Por fim, para as estruturas de ensino, de educação, de investigação, de cultura. Mas aí a coisa é mais fácil porque esta gente há muito se afastou da ideia redutora de um mundo estreito fechado na ideia de países.

Talvez tenhamos de esperar que as coisas tombem sob o peso excessivo de estruturas tornadas eternas pelos hábitos não pelas necessidades. Talvez precisemos de mais estertores desta natureza castigada até à rotura que, manifestando-se, a todos pode por em perigo mas não maior do que aquele que todos criamos. Talvez tenhamos de aguardar para que o divórcio entre as multidões e os governantes seja um facto indesmentível, facilmente demonstrável nas eleições vazias.

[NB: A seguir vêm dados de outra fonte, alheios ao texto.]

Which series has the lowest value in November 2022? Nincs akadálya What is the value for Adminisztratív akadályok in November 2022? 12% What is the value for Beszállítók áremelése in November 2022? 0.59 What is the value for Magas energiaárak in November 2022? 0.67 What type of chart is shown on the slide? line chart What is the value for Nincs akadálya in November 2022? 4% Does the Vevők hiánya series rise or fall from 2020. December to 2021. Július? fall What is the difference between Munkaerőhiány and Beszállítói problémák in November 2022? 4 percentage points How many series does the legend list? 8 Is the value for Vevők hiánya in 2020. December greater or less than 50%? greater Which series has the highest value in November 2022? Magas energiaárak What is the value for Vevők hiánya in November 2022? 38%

Às cidades ciclópicas da actualidade só pode esperar a queda, a menos que o mundo se torne uma cidade ciclópica feita da fusão de todas as que existem. O que é sempre uma possibilidade a ter em conta. Mas se assim não for, e não será se tivermos alguma réstia de normalidade, então é inevitável a sua queda. Logo a de tudo aquilo que lhes esteve na origem. Por inerência uma certa forma de pensar. A queda das cidades ciclópicas é na verdade a queda de todo um modelo de civilização: o da massificação.

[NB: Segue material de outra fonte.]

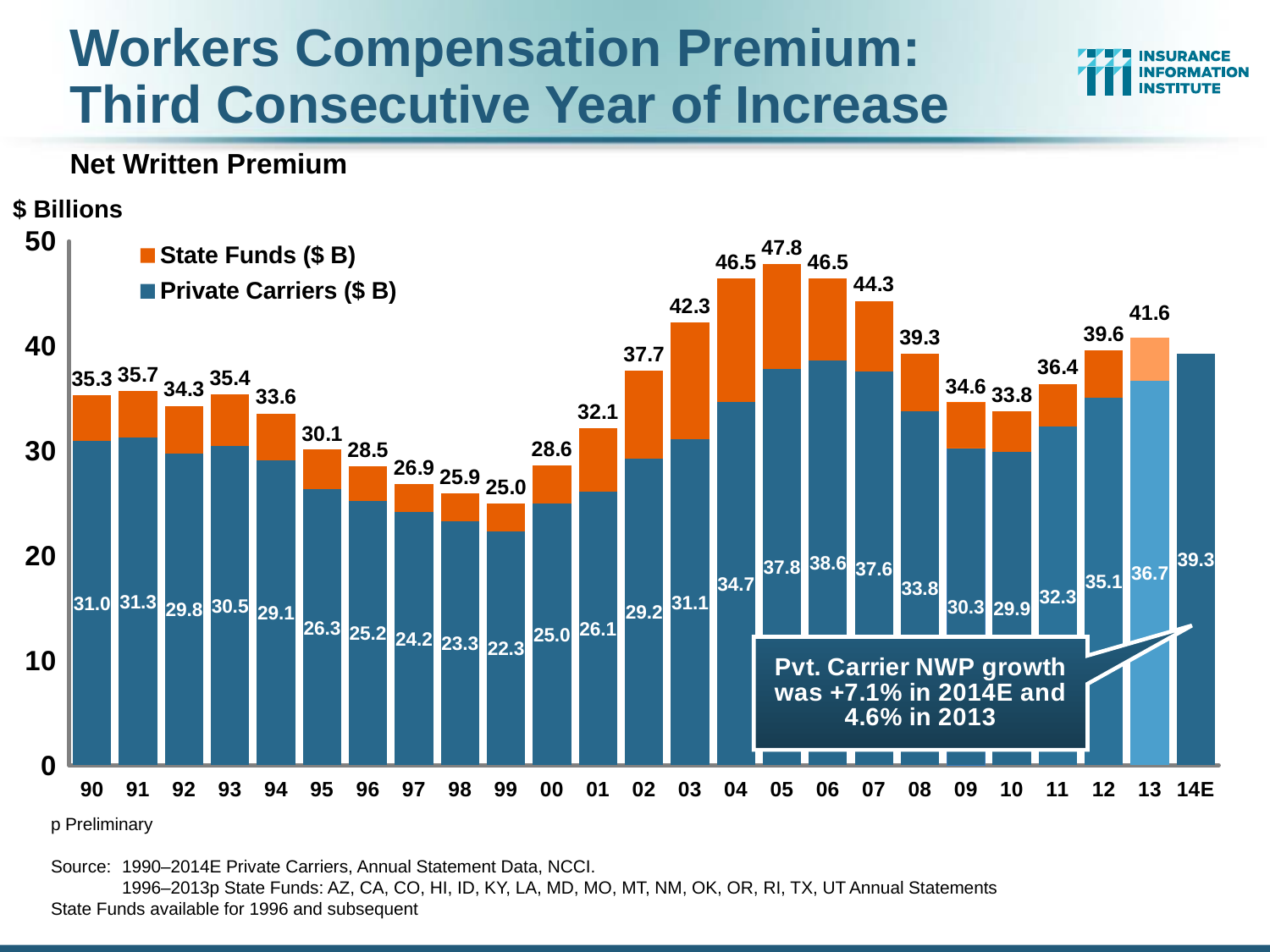
Which year has the lowest total net written premium? 99 Did the total net written premium rise or fall from 99 to 05? rise Which is larger, the total net written premium in 03 or in 13? 03 What was the Private Carriers net written premium in 14E? 39.3 What is the difference between the total net written premium in 13 and in 12? 2.0 What kind of chart is shown on the slide? Stacked bar chart Which year has the highest total net written premium? 05 What was the Private Carriers net written premium in 06? 38.6 What was the total net written premium in 05? 47.8 How many years are shown on the x axis? 25 How many series does the legend list? 2 Is the total net written premium in 99 greater or less than 30? less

Também aos gigantes com pés de barro deste nosso mundo, ocultem-se onde se ocultarem e lancem as cortinas de fumo que lançarem, mais tarde ou mais cedo ficarão reduzidos à sua própria exiguidade. Logo ao desaparecimento. Por inerência, ao nosso esquecimento.

Ao sistema corrupto e larvar que suporta tudo isto só pode acontecer o mesmo. Durará, claro, aquilo que o nosso medo durar. Mas também o medo de não ter, ou de precisarmos de quem nos tutele a vida e o pensamento, tem o seu tempo próprio. Depois cessa. Ou cessamos nós de o acreditar. Não importa!

Gosto de pensar que os desmandos do poder são sempre o sinal inequívoco da sua fragilidade, e que só temos de aguardar serenamente por eles para nada fazer que detenha a ruptura eminente. Depois é só ir em busca daqueles que querem construir um mundo novo feito de novas premissas.

A ser assim, este sistema feudal de que governos e oposição se servem para resistir à necessidade de mudar o que não presta, tem os dias contados. E não foi preciso fazer guerras ao dinheiro nem andar por aí a escavacar bens deste e daquele. Foi só entrar no carrossel do consumismo desenfreado, do egoísmo globalizado, e do apetite desmedido e sem freio que tendo o exemplo nos grandes deste mundo, só podia, como fez, criar discípulos sem fim em todas as classes de gente.

Pois bem, é aqui que nos encontramos. E daqui só sairemos através de uma grande convulsão. Que ela virá é só uma questão de tempo.